Dedim ya kapılar çelik, kilitler sağlam.. Kırılmıyor kafir.. Jerfi Ağabey, elli yaşında adam, kazmayı kaptı, saldırdı kapıya.. Onu gören işçiler de coştular, kapı kırıldı, girdik.. Foto finiş yerine kondu. Denemesi başladı.. Büyük Efes'e döndük.. Konuklar şerefine yemek var, geç de olsa yetiştik.. Yunan Federasyonu Başkanı nerden duymuşsa bir şeyler olduğunu, Jerfi Ağabey'i güya teselli ediyor..

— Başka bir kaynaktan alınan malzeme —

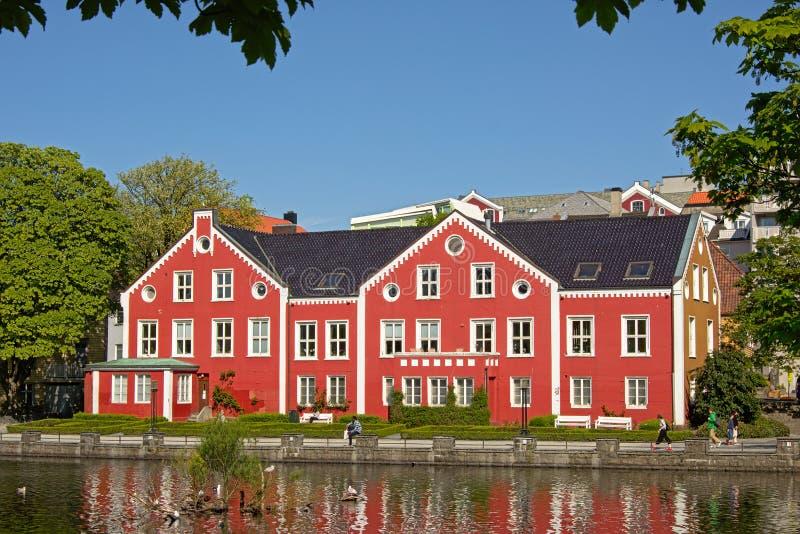 Costruzione tradizionale lungo il lago Breiavatnet, Stavanger fotografie stock libere da diritti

"Üzülmeyin Bay Fıratlı.. Şimdi Olimpic Hava Yolları'na telefon ederim. Beş tane dev jet yollarlar. Bütün takımları Atina'ya nakleder, yarışmaları orda yaparız.."

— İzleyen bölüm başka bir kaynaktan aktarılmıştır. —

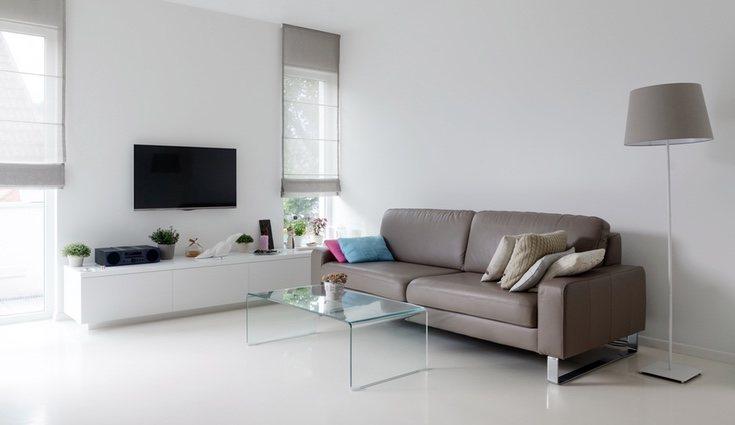 La sencillez y el minimalismo son la clave si tu salón no es demasiado grande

Yunanistan'da o zaman cunta var ya.. Her şey emrinde adamın.. O da yüzbaşı mı, binbaşı mı ne.. Spor Bakanı da Albay Aslanidis..
Jerfi Ağabey "Bir şey yok, yarın başlıyoruz" dedi, kibarca..
Başladık ve bitirdik..
Jerfi Ağabey, gerçek sporcu, gerçek insan, gerçek adam Jerfi Ağabey anlatmakla bitmez..
Ne mutlu bana ki onu tanıdım.. Onunla bu kadar yakın dost oldum.. Böyle unutulmaz anları, anıları paylaştım..
Başın sağ olsun, Güner Abla.. Başın sağolsun Halil.. Başın sağolsun Nejat ve tüm Atletizm, tüm Galatasaray, tüm spor camiası..
Nur içinde yat, Jerfi Ağabey.. Cüneyt Ağabey'e selam söyle, gittiğin yerde..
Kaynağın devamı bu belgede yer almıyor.